--- GETOONDE TEKST ---

ECLI:NL:CRVB:2018:3033

Centrale Raad van Beroep

Datum uitspraak
4 oktober 2018
Publicatiedatum
4 oktober 2018
Zaaknummer
17/8119 AOR
Instantie
Centrale Raad van Beroep
Type
Uitspraak
Rechtsgebied
Bestuursrecht; Socialezekerheidsrecht
Procedures
  • Eerste en enige aanleg
Vindplaatsen
  • Rechtspraak.nl
AI samenvatting door LexboostAutomatisch gegenereerd

Afwijzing van AOR-aanvraag en Wubo-aanvraag wegens onvoldoende bewijs van oorlogsgeweld

Op 4 oktober 2018 heeft de Centrale Raad van Beroep uitspraak gedaan in de zaak van appellant tegen de Pensioen- en Uitkeringsraad. Appellant had aanvragen ingediend voor toekenning op grond van de Algemene Oorlogsongevallenregeling (AOR) en de Wet uitkeringen burger-oorlogsslachtoffers 1940-1945 (Wubo). De aanvragen werden afgewezen omdat appellant niet voldoende had aangetoond dat hij in omstandigheden heeft verkeerd die onder de AOR of de Wubo vallen. De Raad oordeelde dat er geen bewijs was dat appellant persoonlijk oorlogsgebeurtenissen had meegemaakt in het voormalig Nederlands-Indië, ondanks de verklaringen van zijn broer over de onveilige situatie in die tijd. De Raad concludeerde dat de transgenerationele traumatisering, waar appellant op doelde, niet onder de toepassingscriteria van de AOR en de Wubo valt. De beroepen van appellant werden ongegrond verklaard en de bestreden besluiten bleven in stand. De uitspraak werd gedaan door B.J. van de Griend, met S.H.H. Slaats als griffier.

Uitspraak

17.8119 AOR, 17/8120 WUBO

Datum uitspraak: 4 oktober 2018
Centrale Raad van Beroep
Enkelvoudige kamer
Uitspraak in de gedingen tussen
Partijen:
[appellant] te [woonplaats] (appellant)
de Pensioen- en Uitkeringsraad (verweerder)

--- VASTGELEGDE GEGEVENS ---

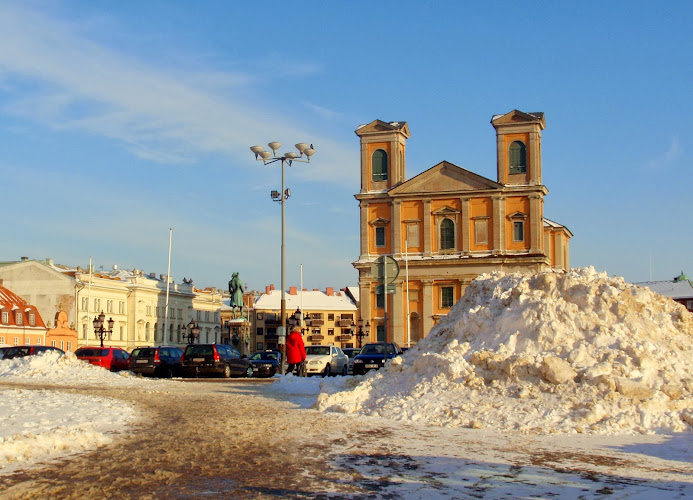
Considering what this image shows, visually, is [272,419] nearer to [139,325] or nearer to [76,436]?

---

» OPDRACHTEN:
a: Wie was volgens de uitspraak de griffier?
b: Typ uit de uitspraak alles over vanaf "Datum uitspraak: 4" tot en met "en Uitkeringsraad (verweerder)".

» ANTWOORDEN OP OPDRACHTEN:
a: S.H.H. Slaats.

b:
Datum uitspraak: 4 oktober 2018
Centrale Raad van Beroep
Enkelvoudige kamer
Uitspraak in de gedingen tussen
Partijen:
[appellant] te [woonplaats] (appellant)
de Pensioen- en Uitkeringsraad (verweerder)